Like many people in our present day culture here in the United States, the materialistic attitude of the Ancient Romans was a pivotal part of their cultural. This materialism was exhibited by many of the Ancient Romans; they appeared to value monetary wealth a great deal and thrived on showing off the various material things that their assets could buy for them. Again an example of this can be found in the Satyricon as the main character Trimalchio, after rising from slave to wealthy freedman, throws a dinner party to show off for his friends. Trimalchio is constantly flaunting his wealth and bragging to his dinner guests about his riches. At the party, we also find examples of materialism amongst the women of Ancient Rome where Trimalchio's wife, Fortunata, and the other women of the party play a game of bragging about one another's jewelry. In the present culture of the United States, there are many people who are caught up in these same attitudes. Like Ancient Rome, the pursuit of material wealth has become an extremely common goal of the majority of the people in our country today. People strive for elegant homes, the fancy cars, and the name brand clothing and jewelry ensuring that everyone can see just how rich they are; even if it is paid for with the credit they will never pay off. Like Ancient Rome, it seems that as a society that we place an extremely high importance on those that are wealthy and material things. Society as a whole seems to find the wealthy more attractive and worthier than those who do not have substantial wealth and who are in the lower classes in society.

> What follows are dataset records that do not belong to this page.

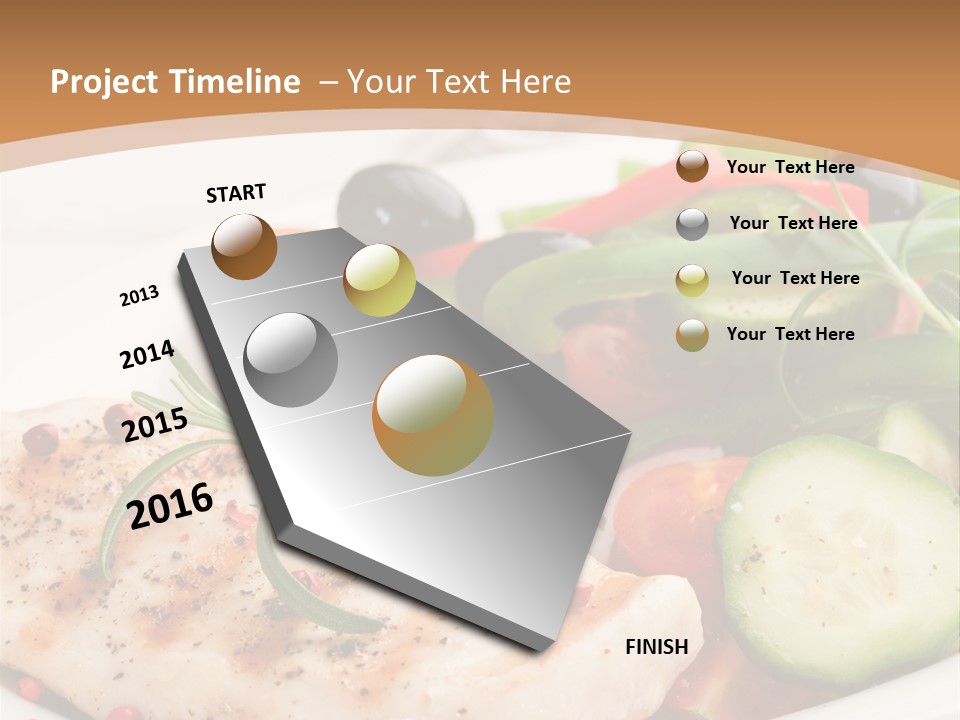 Project Timeline – Your Text Here

START

2013

2014

2015

2016

FINISH

Your Text Here

Your Text Here

Your Text Here

Your Text Here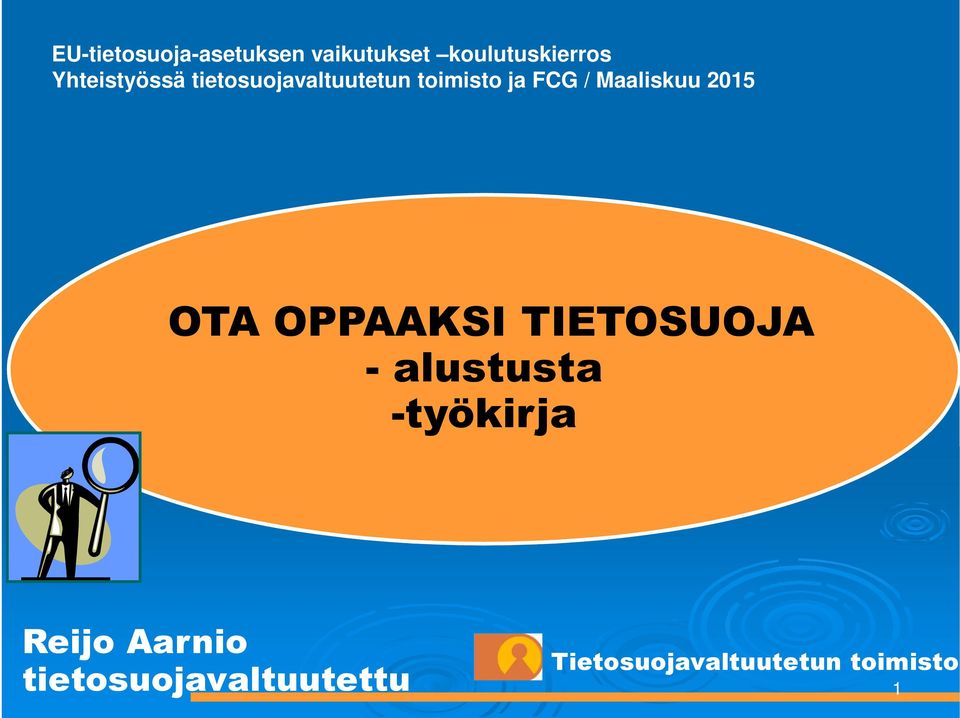 EU-tietosuoja-asetuksen vaikutukset –koulutuskierros
Yhteistyössä tietosuojavaltuutetun toimisto ja FCG / Maaliskuu 2015

OTA OPPAAKSI TIETOSUOJA
- alustusta
-työkirja

Reijo Aarnio
tietosuojavaltuutettu

Tietosuojavaltuutetun toimisto

1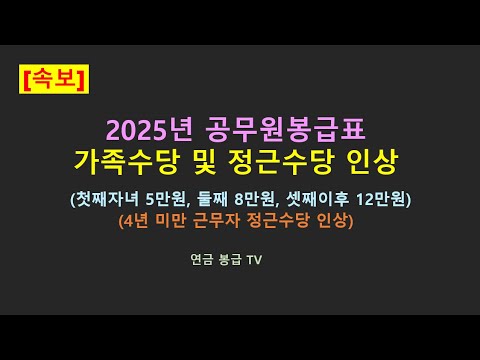 [속보]

2025년 공무원봉급표
가족수당 및 정근수당 인상

(첫째자녀 5만원, 둘째 8만원, 셋째이후 12만원)
(4년 미만 근무자 정근수당 인상)

연금 봉급 TV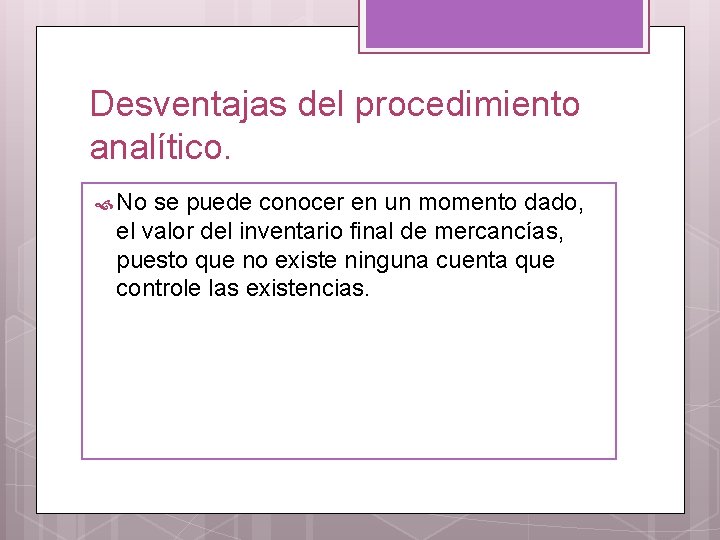 Desventajas del procedimiento analítico.

No se puede conocer en un momento dado, el valor del inventario final de mercancías, puesto que no existe ninguna cuenta que controle las existencias.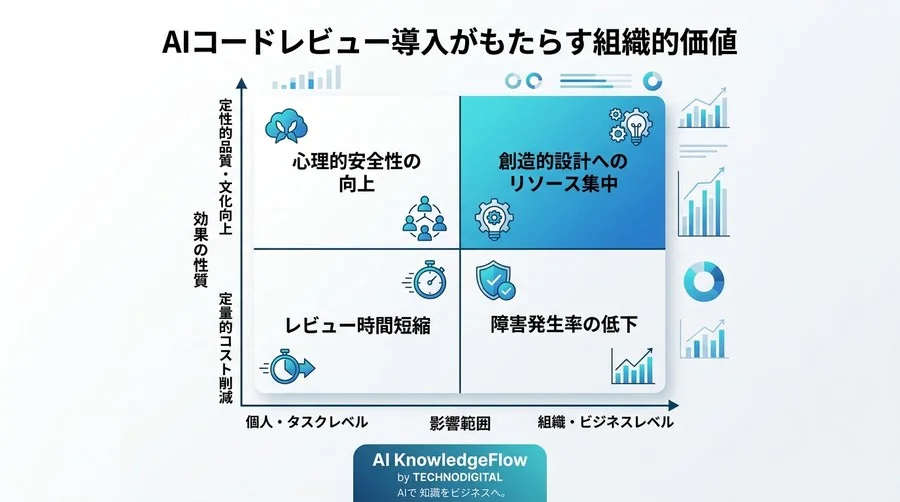 AIコードレビュー導入がもたらす組織的価値

定性的品質・文化向上

効果の性質

定量的コスト削減

心理的安全性の向上

創造的設計へのリソース集中

レビュー時間短縮

障害発生率の低下

個人・タスクレベル

影響範囲

組織・ビジネスレベル

AI KnowledgeFlow
by TECHNODIGITAL
AIで 知識をビジネスへ。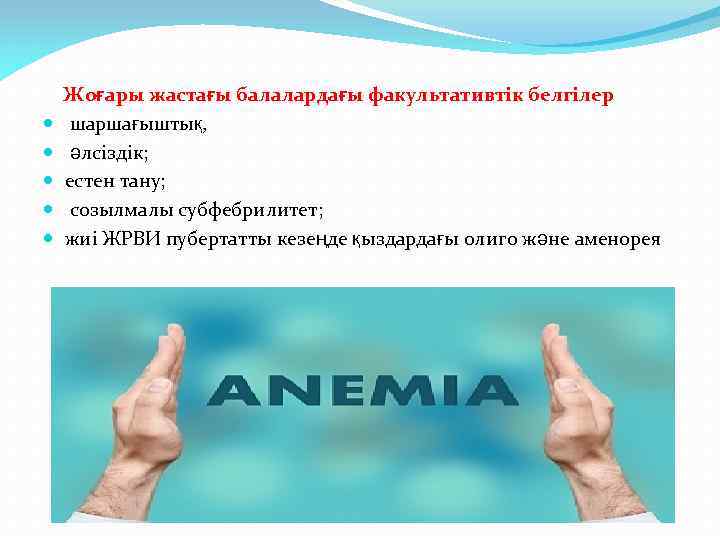 Жоғары жастағы балалардағы факультативтік белгілер

- шаршағыштық,
- әлсіздік;
- естен тану;
- созылмалы субфебрилитет;
- жиі ЖРВИ пубертатты кезеңде қыздардағы олиго және аменорея

ANEMIA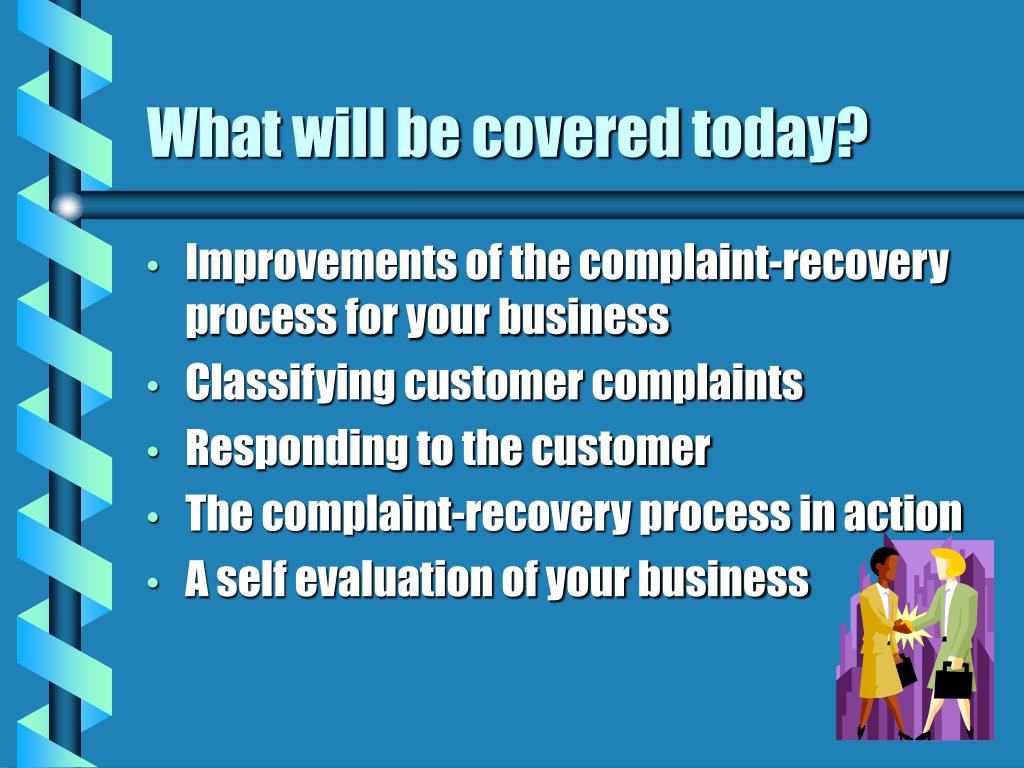 What will be covered today?

• Improvements of the complaint-recovery process for your business
• Classifying customer complaints
• Responding to the customer
• The complaint-recovery process in action
• A self evaluation of your business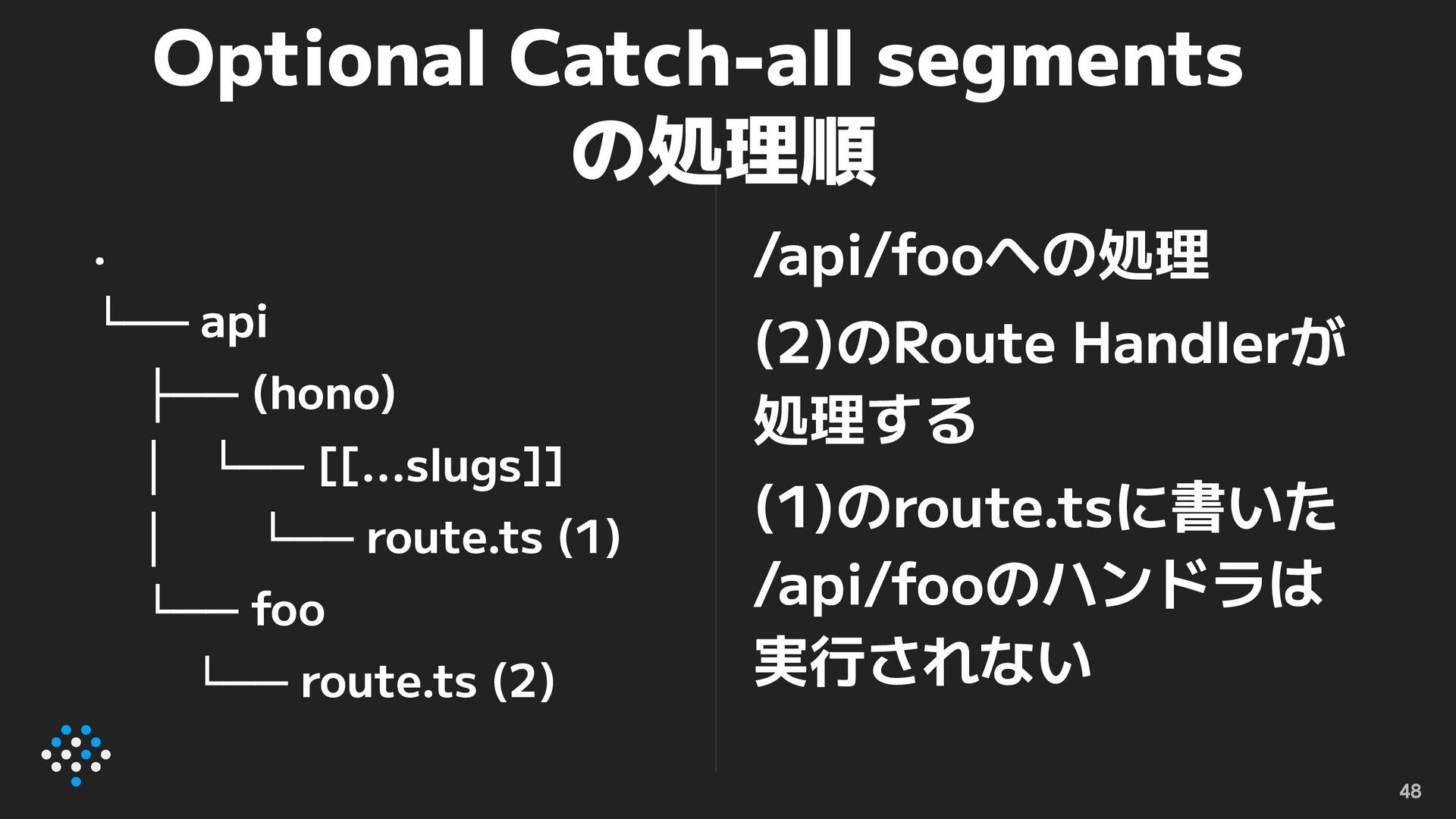 Optional Catch-all segments の処理順

.
└── api
├── (hono)
│ └── [[...slugs]]
│ └── route.ts (1)
└── foo
└── route.ts (2)

/api/fooへの処理

(2)のRoute Handlerが処理する

(1)のroute.tsに書いた/api/fooのハンドラは実行されない

48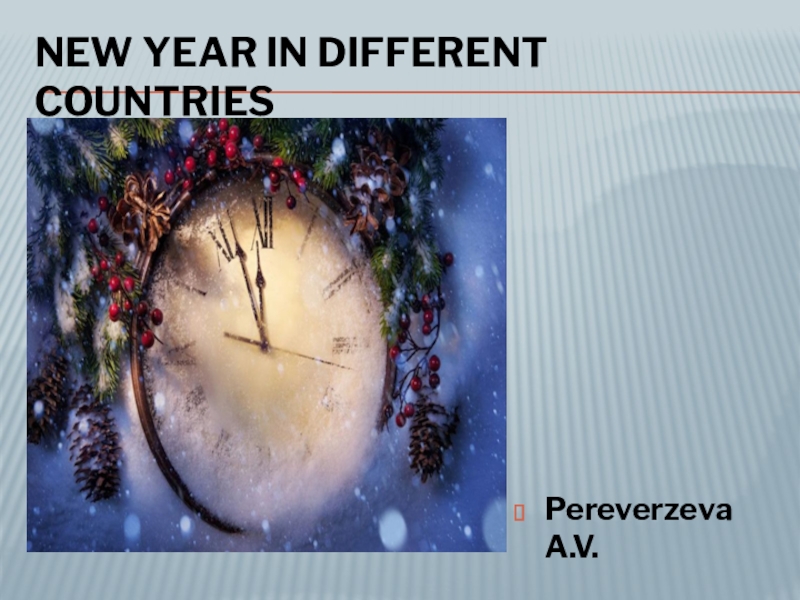 NEW YEAR IN DIFFERENT COUNTRIES

Pereverzeva A.V.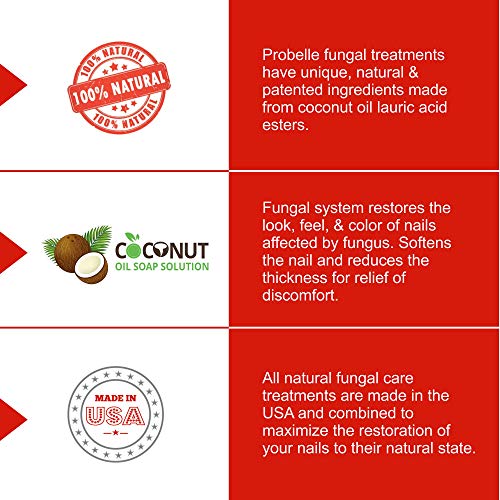 100% NATURAL
100% NATURAL
100% NATURAL

Probelle fungal treatments have unique, natural & patented ingredients made from coconut oil lauric acid esters.

COCONUT
OIL SOAP SOLUTION

Fungal system restores the look, feel, & color of nails affected by fungus. Softens the nail and reduces the thickness for relief of discomfort.

MADE IN
USA

All natural fungal care treatments are made in the USA and combined to maximize the restoration of your nails to their natural state.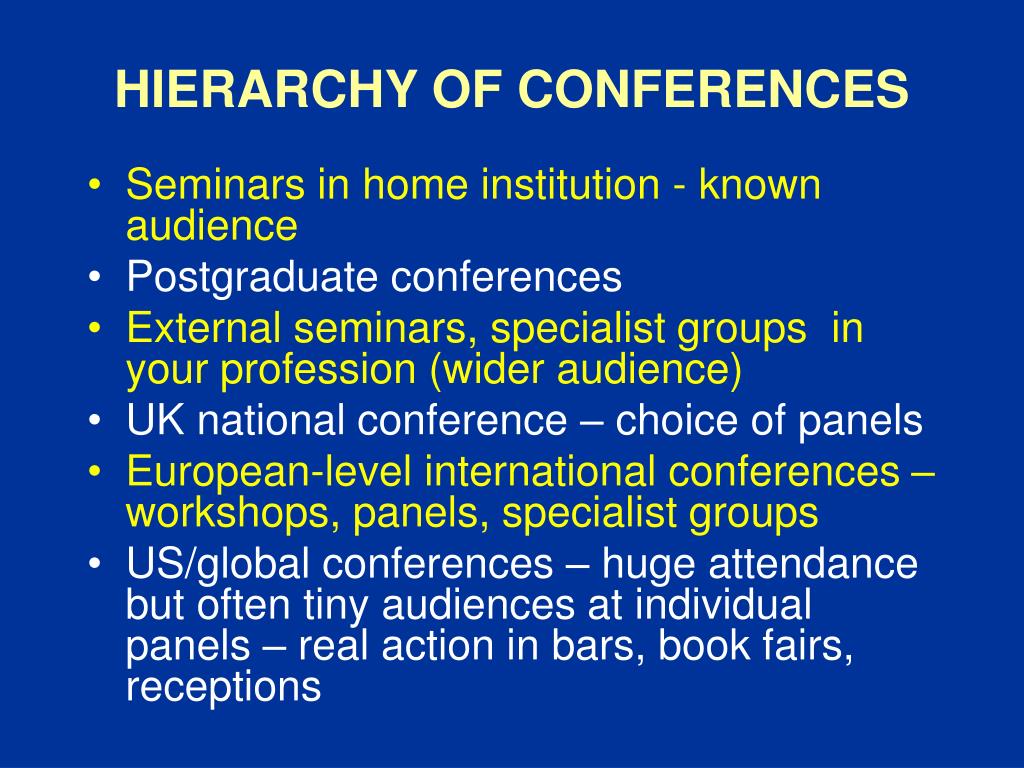 HIERARCHY OF CONFERENCES

• Seminars in home institution - known audience
• Postgraduate conferences
• External seminars, specialist groups in your profession (wider audience)
• UK national conference – choice of panels
• European-level international conferences – workshops, panels, specialist groups
• US/global conferences – huge attendance but often tiny audiences at individual panels – real action in bars, book fairs, receptions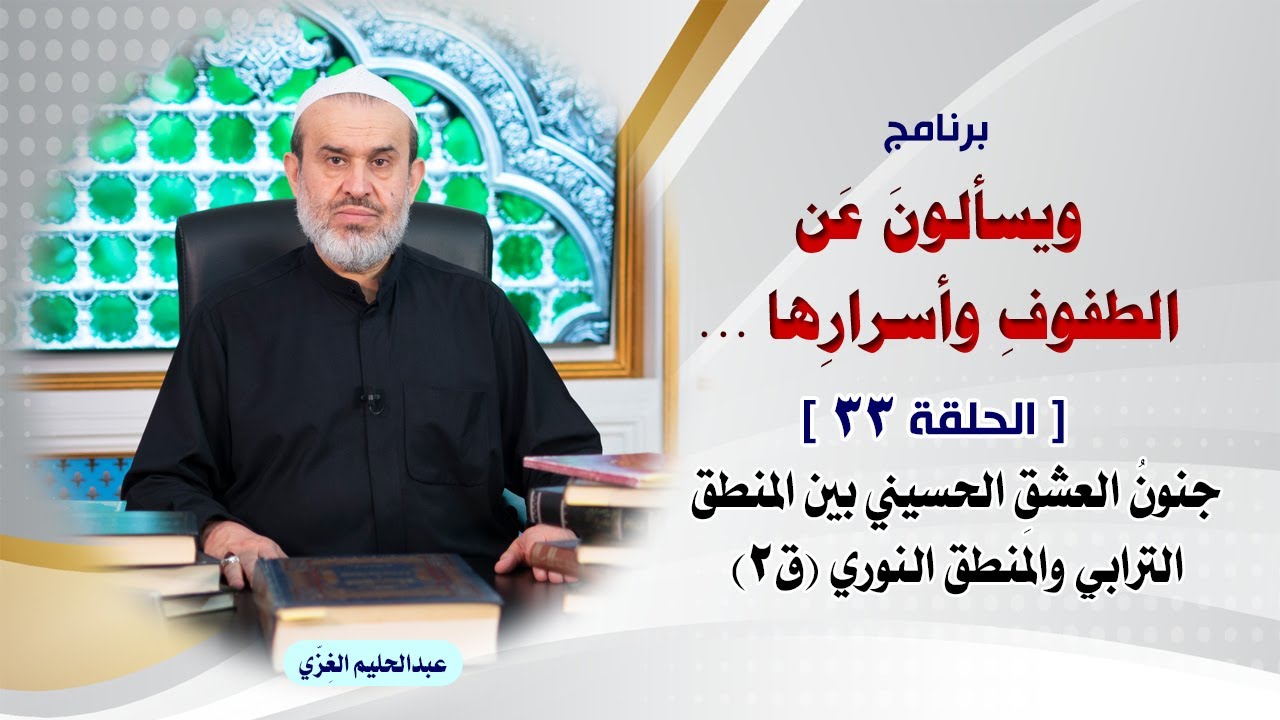 برنامج

ويسألونَ عَن الطفوفِ وأسرارِها ...

[ الحلقة ٣٣ ]

جنونُ العشقِ الحسيني بين المنطق الترابي والمَنطق النوري (ق٢)

عبدالحليم الغِزّي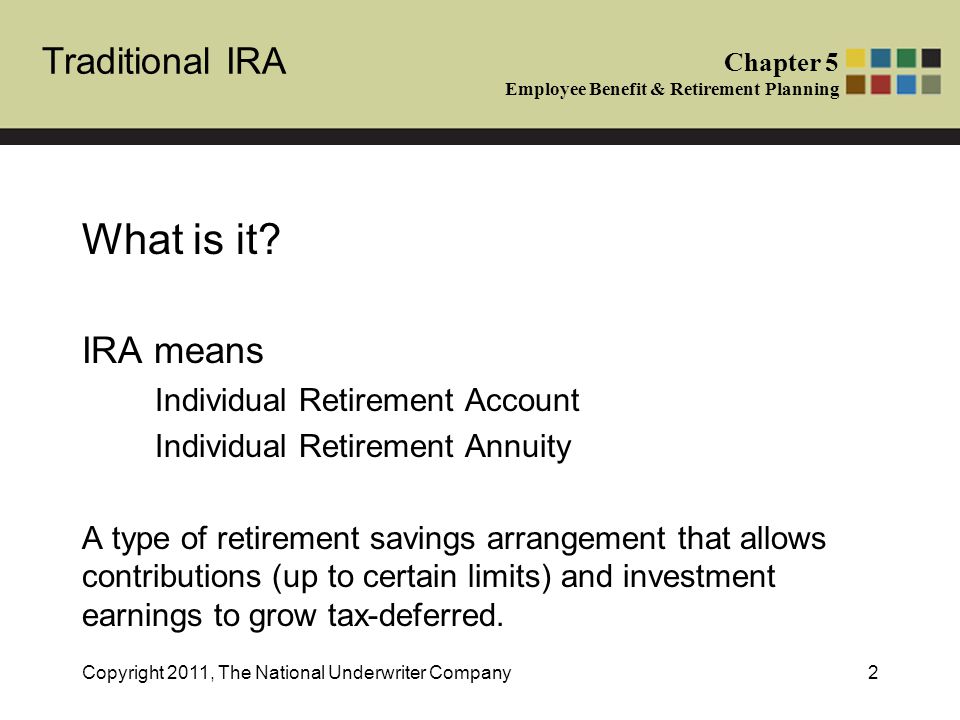 Traditional IRA

Chapter 5
Employee Benefit & Retirement Planning

What is it?

IRA means

Individual Retirement Account

Individual Retirement Annuity

A type of retirement savings arrangement that allows contributions (up to certain limits) and investment earnings to grow tax-deferred.

Copyright 2011, The National Underwriter Company

2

Although the social class structure in Ancient Roman society was quite different from the class structure of present day United State, with women and slaves having little rights, there are similarities. Like the United State, all an Ancient Roman male needed to advance between the social classes is money. Trimalchio is an excellent example of this. After the death of his master, the slave Trimalchio inherits monies form is master and becomes a wine merchant. This allows Trimalchio not only to gain wealth but also allows him to move from the inferior social status of a slave, to the respected status of a wealthy freeman. Like many people in the contemporary United States, once Trimalchio moves to his new social status, he becomes enamored with his new position in life and forgets, or choosing not to accept, his earlier social status. This can be seen when Trimalchio comments, "I did not put out such good stuff yesterday, though the company was a much better class" showing us how he and Ancient Roman society viewed social class standings. Some of the same attitudes can be seen in the current United States society as people routinely moving up and down in social standing according to their wealth.
In conclusion, like the Ancient Romans the present day United States culture consists of a class based patriarchal society, while males hold the majority of the power, which values education and material wealth. Although, these similarities may not be clearly seen, as a society we if only take the time to look we will see just how much the present day United States and Ancient Rome have in common.